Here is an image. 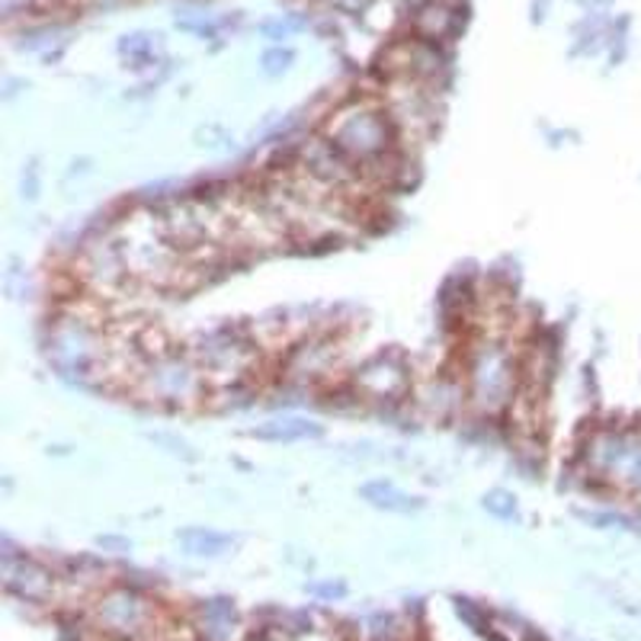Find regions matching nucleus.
Listing matches in <instances>:
<instances>
[{"instance_id": "nucleus-8", "label": "nucleus", "mask_w": 641, "mask_h": 641, "mask_svg": "<svg viewBox=\"0 0 641 641\" xmlns=\"http://www.w3.org/2000/svg\"><path fill=\"white\" fill-rule=\"evenodd\" d=\"M251 436L264 443H305V439H321L324 427L308 418H273L267 424L251 427Z\"/></svg>"}, {"instance_id": "nucleus-3", "label": "nucleus", "mask_w": 641, "mask_h": 641, "mask_svg": "<svg viewBox=\"0 0 641 641\" xmlns=\"http://www.w3.org/2000/svg\"><path fill=\"white\" fill-rule=\"evenodd\" d=\"M190 354L203 366L213 388L241 382V379H257V369L264 359L257 334L244 324H218V328L203 331L190 344Z\"/></svg>"}, {"instance_id": "nucleus-2", "label": "nucleus", "mask_w": 641, "mask_h": 641, "mask_svg": "<svg viewBox=\"0 0 641 641\" xmlns=\"http://www.w3.org/2000/svg\"><path fill=\"white\" fill-rule=\"evenodd\" d=\"M129 395L164 411H196L209 408L213 385L190 350L170 347L161 357L144 359Z\"/></svg>"}, {"instance_id": "nucleus-1", "label": "nucleus", "mask_w": 641, "mask_h": 641, "mask_svg": "<svg viewBox=\"0 0 641 641\" xmlns=\"http://www.w3.org/2000/svg\"><path fill=\"white\" fill-rule=\"evenodd\" d=\"M520 354L523 347L491 324H478L459 354V369L465 379L469 411L478 421H500L520 392Z\"/></svg>"}, {"instance_id": "nucleus-16", "label": "nucleus", "mask_w": 641, "mask_h": 641, "mask_svg": "<svg viewBox=\"0 0 641 641\" xmlns=\"http://www.w3.org/2000/svg\"><path fill=\"white\" fill-rule=\"evenodd\" d=\"M151 439H154V443H161V446H167V452H174V456L193 459L190 446H187L183 439H177V436H167V433H151Z\"/></svg>"}, {"instance_id": "nucleus-12", "label": "nucleus", "mask_w": 641, "mask_h": 641, "mask_svg": "<svg viewBox=\"0 0 641 641\" xmlns=\"http://www.w3.org/2000/svg\"><path fill=\"white\" fill-rule=\"evenodd\" d=\"M482 503H485V510H488L491 516H498V520H516V513H520L516 498H513L510 491H500V488L488 491Z\"/></svg>"}, {"instance_id": "nucleus-7", "label": "nucleus", "mask_w": 641, "mask_h": 641, "mask_svg": "<svg viewBox=\"0 0 641 641\" xmlns=\"http://www.w3.org/2000/svg\"><path fill=\"white\" fill-rule=\"evenodd\" d=\"M405 26H408V36L414 39L449 46L465 26V13L459 0H424L405 13Z\"/></svg>"}, {"instance_id": "nucleus-4", "label": "nucleus", "mask_w": 641, "mask_h": 641, "mask_svg": "<svg viewBox=\"0 0 641 641\" xmlns=\"http://www.w3.org/2000/svg\"><path fill=\"white\" fill-rule=\"evenodd\" d=\"M93 626L116 641H139L154 632V600L136 584H116L93 600Z\"/></svg>"}, {"instance_id": "nucleus-11", "label": "nucleus", "mask_w": 641, "mask_h": 641, "mask_svg": "<svg viewBox=\"0 0 641 641\" xmlns=\"http://www.w3.org/2000/svg\"><path fill=\"white\" fill-rule=\"evenodd\" d=\"M177 542L187 549V555H206V559H215V555H221V552H228V549L234 546V536L209 529V526H190V529H180V533H177Z\"/></svg>"}, {"instance_id": "nucleus-14", "label": "nucleus", "mask_w": 641, "mask_h": 641, "mask_svg": "<svg viewBox=\"0 0 641 641\" xmlns=\"http://www.w3.org/2000/svg\"><path fill=\"white\" fill-rule=\"evenodd\" d=\"M456 610L475 632H491V629H485V613L478 606H472V600H456Z\"/></svg>"}, {"instance_id": "nucleus-6", "label": "nucleus", "mask_w": 641, "mask_h": 641, "mask_svg": "<svg viewBox=\"0 0 641 641\" xmlns=\"http://www.w3.org/2000/svg\"><path fill=\"white\" fill-rule=\"evenodd\" d=\"M3 587L23 603H49L55 600V590L65 577H59L46 562L33 555H16L10 542H3Z\"/></svg>"}, {"instance_id": "nucleus-9", "label": "nucleus", "mask_w": 641, "mask_h": 641, "mask_svg": "<svg viewBox=\"0 0 641 641\" xmlns=\"http://www.w3.org/2000/svg\"><path fill=\"white\" fill-rule=\"evenodd\" d=\"M359 498L366 500L369 507H375V510H385V513H418L424 507V500L411 498L408 491H401L398 485H392L385 478L359 485Z\"/></svg>"}, {"instance_id": "nucleus-15", "label": "nucleus", "mask_w": 641, "mask_h": 641, "mask_svg": "<svg viewBox=\"0 0 641 641\" xmlns=\"http://www.w3.org/2000/svg\"><path fill=\"white\" fill-rule=\"evenodd\" d=\"M251 641H295V632L289 626H283V623H273V626L257 629V636Z\"/></svg>"}, {"instance_id": "nucleus-10", "label": "nucleus", "mask_w": 641, "mask_h": 641, "mask_svg": "<svg viewBox=\"0 0 641 641\" xmlns=\"http://www.w3.org/2000/svg\"><path fill=\"white\" fill-rule=\"evenodd\" d=\"M238 610L231 600H206L200 606V636L206 641H234Z\"/></svg>"}, {"instance_id": "nucleus-13", "label": "nucleus", "mask_w": 641, "mask_h": 641, "mask_svg": "<svg viewBox=\"0 0 641 641\" xmlns=\"http://www.w3.org/2000/svg\"><path fill=\"white\" fill-rule=\"evenodd\" d=\"M292 62H295L292 49H283V46H277V49L264 52V59H260V68H264V74L277 77V74L289 72V68H292Z\"/></svg>"}, {"instance_id": "nucleus-5", "label": "nucleus", "mask_w": 641, "mask_h": 641, "mask_svg": "<svg viewBox=\"0 0 641 641\" xmlns=\"http://www.w3.org/2000/svg\"><path fill=\"white\" fill-rule=\"evenodd\" d=\"M350 385L359 395L362 408L395 411V408H405L411 401L414 372H411V362L398 350H385V354L362 359L350 372Z\"/></svg>"}]
</instances>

Set exercise →
List each line of the material that contains the string "instances", copying every such line in full.

Exercise solution →
Listing matches in <instances>:
<instances>
</instances>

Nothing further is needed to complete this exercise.